*CONSIGNE 1*
Dans le texte sur le Libro de la Vida, quelle abbesse des clarisses de Cordoue est citée comme exemple de femme visionnaire de l’époque de Thérèse ?
*CONSIGNE 2*
Poursuivez le texte sur le Libro de la Vida à partir de sa dernière phrase.

Nos contemporains sont épris d’instantanéité au point qu’ils ont créé l’extraordinaire expression « en temps réel » ! Vivre aujourd’hui un événement « en temps réel », c’est le vivre à distance grâce à la télévision ou à une webcam par exemple ! C’est ne pas y être mais y être quand même ; c’est un LÀ vécu immédiatement, comme un ICI imaginaire. Cela pose la question de la « présence ». Telle est la question nocturne et amoureuse que Thérèse et Jean de la Croix adressent à Dieu : Où es-tu ? Est-ce bien Toi ? Mais Thérèse, elle, prend le temps à bras le corps et répond à cette question avec un sens historique très aigu, en construisant longuement le mythos, c’est-à-dire le récit fondateur d’une relation. La construction de ce mythos est un lent processus historique qui aboutit à la phase finale et cruciale de l’écriture. Sa rédaction n’est pas un acte de copie, mais constitue un événement majeur du récit. Tout lecteur attentif peut s’en apercevoir : le Libro de la Vida se donne autant comme énonciation que comme énoncé. Le dire y est constamment d’actualité[6]. À l’époque de Thérèse, des cas de femmes visionnaires avaient reçu un large écho, comme « celui de sœur Madeleine de la Croix, abbesse des clarisses de Cordoue, dont les inventions avaient trompé toute la Cour et dont le procès inquisitorial fut un véritable événement »[7]. Thérèse était donc consciente à la fois des risques d’erreur spirituelle et des dangers politiques que lui faisaient courir les grâces surnaturelles qu’elle expérimentait.
Au chapitre 23 de son autobiographie elle formule clairement le dilemme :
[…] le Seigneur commença à m’accorder des grâces. Il commença à m’accorder ordinairement l’oraison de quiétude, et souvent celle d’union. À cette époque, des femmes avaient été sujettes à de grandes erreurs et illusions que le démon leur avait inspirées, mais je voyais en moi une très grande certitude que c’était Dieu, spécialement quand j’étais en oraison, et je voyais aussi que j’en sortais meilleure et plus forte, mais dès que je me distrayais un peu, je reprenais peur et me demandais si le démon, en me donnant à penser que cela était bon, ne voulait pas suspendre mon entendement pour me priver de l’oraison mentale et m’empêcher de penser à la Passion… (Vida 23,2).

*DOCUMENTS FOURNIS*

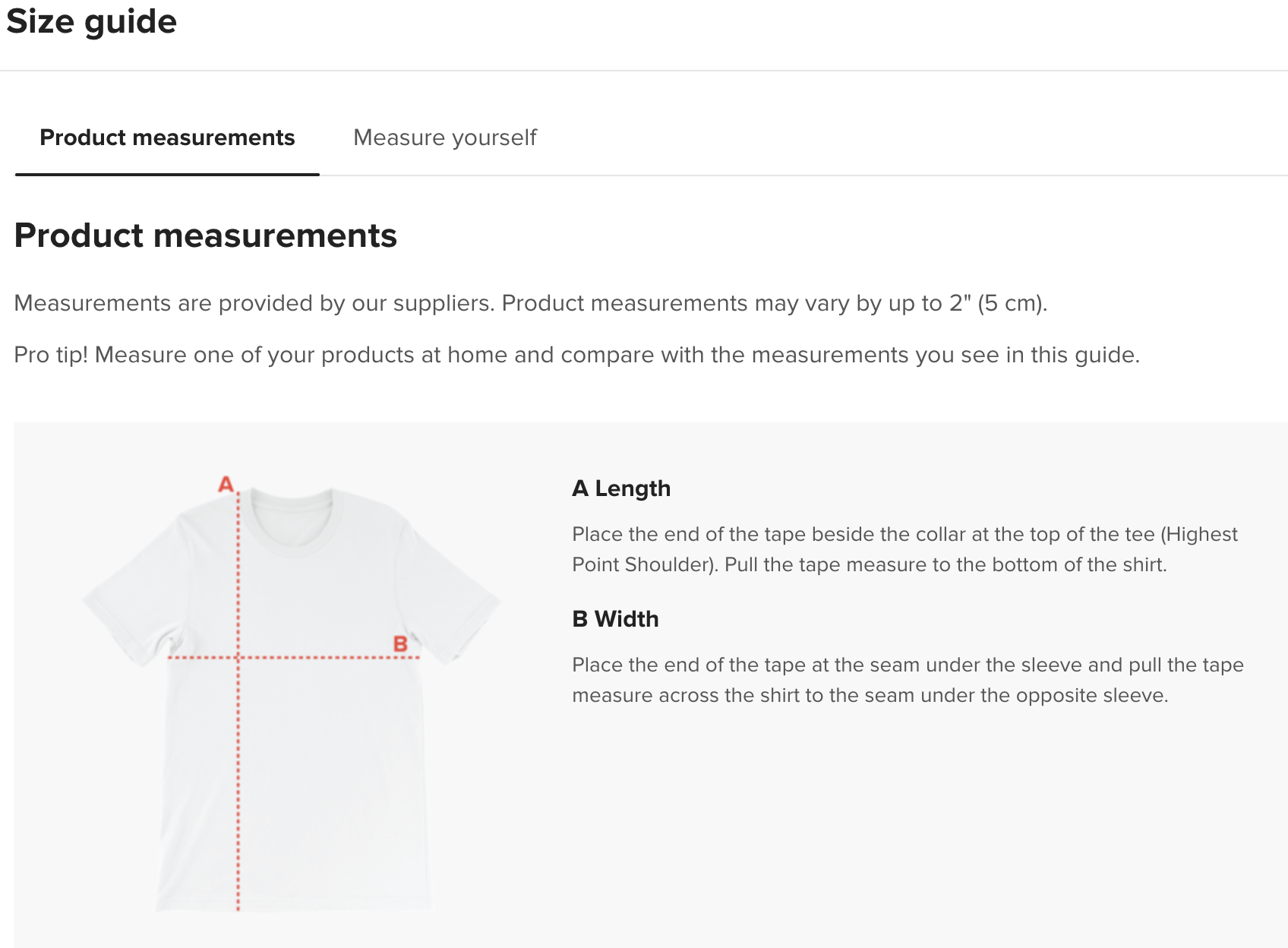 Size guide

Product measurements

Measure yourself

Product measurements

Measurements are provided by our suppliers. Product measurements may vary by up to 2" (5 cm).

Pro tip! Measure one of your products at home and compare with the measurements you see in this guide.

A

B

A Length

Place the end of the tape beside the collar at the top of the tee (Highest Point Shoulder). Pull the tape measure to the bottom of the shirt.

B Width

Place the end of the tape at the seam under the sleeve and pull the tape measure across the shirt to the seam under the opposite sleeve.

==

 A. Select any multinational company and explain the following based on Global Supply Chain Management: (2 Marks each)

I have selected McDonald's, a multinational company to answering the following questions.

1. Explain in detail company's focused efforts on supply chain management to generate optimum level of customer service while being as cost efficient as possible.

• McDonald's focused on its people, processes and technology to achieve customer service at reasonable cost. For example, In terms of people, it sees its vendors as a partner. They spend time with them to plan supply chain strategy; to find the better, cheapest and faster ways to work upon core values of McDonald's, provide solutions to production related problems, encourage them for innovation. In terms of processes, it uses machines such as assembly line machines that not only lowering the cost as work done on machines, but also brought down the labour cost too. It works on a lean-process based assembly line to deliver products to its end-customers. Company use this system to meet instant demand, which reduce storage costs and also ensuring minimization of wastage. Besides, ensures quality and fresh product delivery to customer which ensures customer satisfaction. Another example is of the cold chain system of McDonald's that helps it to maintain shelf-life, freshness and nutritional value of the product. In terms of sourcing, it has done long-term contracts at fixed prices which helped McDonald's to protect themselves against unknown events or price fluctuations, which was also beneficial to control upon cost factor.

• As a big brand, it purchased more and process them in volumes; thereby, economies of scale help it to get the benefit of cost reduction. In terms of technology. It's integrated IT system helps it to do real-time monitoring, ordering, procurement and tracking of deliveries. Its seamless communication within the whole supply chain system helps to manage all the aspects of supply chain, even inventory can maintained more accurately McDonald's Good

*RÉPONSE 1*
Sœur Madeleine de la Croix.

*RÉPONSE 2*
L’oraison de quiétude et l’oraison d’union sont deux degrés d’une relation où l’esprit entre dans une intimité avec Dieu, deux approches de la pure présence mutuelle sans pensée. Cette voie est très caractéristique de la spiritualité carmélitaine telle que Thérèse l’a expérimentée, comprise et structurée. Le discours de la pensée y est interrompu, suspendu, au profit de la contemplation. Thérèse met donc face à face deux réflexions contradictoires. D’un côté elle constate les effets de ce qu’elle nomme « l’oraison » : elle en sort plus forte et meilleure. De l’autre côté elle sait que l’on ne peut à la fois « être en oraison de quiétude ou d’union » et « penser » (par exemple, dans ce qu’on appelle « l’oraison mentale », penser méthodiquement à telle ou telle scène de la Passion du Christ) ; elle envisage donc l’hypothèse suivante : l’oraison de quiétude et l’oraison d’union pourraient être des manœuvres du démon pour l’empêcher de recourir à « l’entendement » (c’est-à-dire à la pensée discursive et volontaire) et de penser à la Passion du Christ. Comme on le voit, dès l’époque racontée, Thérèse se posait bien des questions, et la merveilleuse douceur des moments d’oraison de quiétude et d’union ne l’empêchait pas de raisonner ensuite, mais le fruit de ces deux pratiques contradictoires (grâces affectives et raisonnements intellectuels) était la peur. La peur est récurrente dans cette période de sa vie.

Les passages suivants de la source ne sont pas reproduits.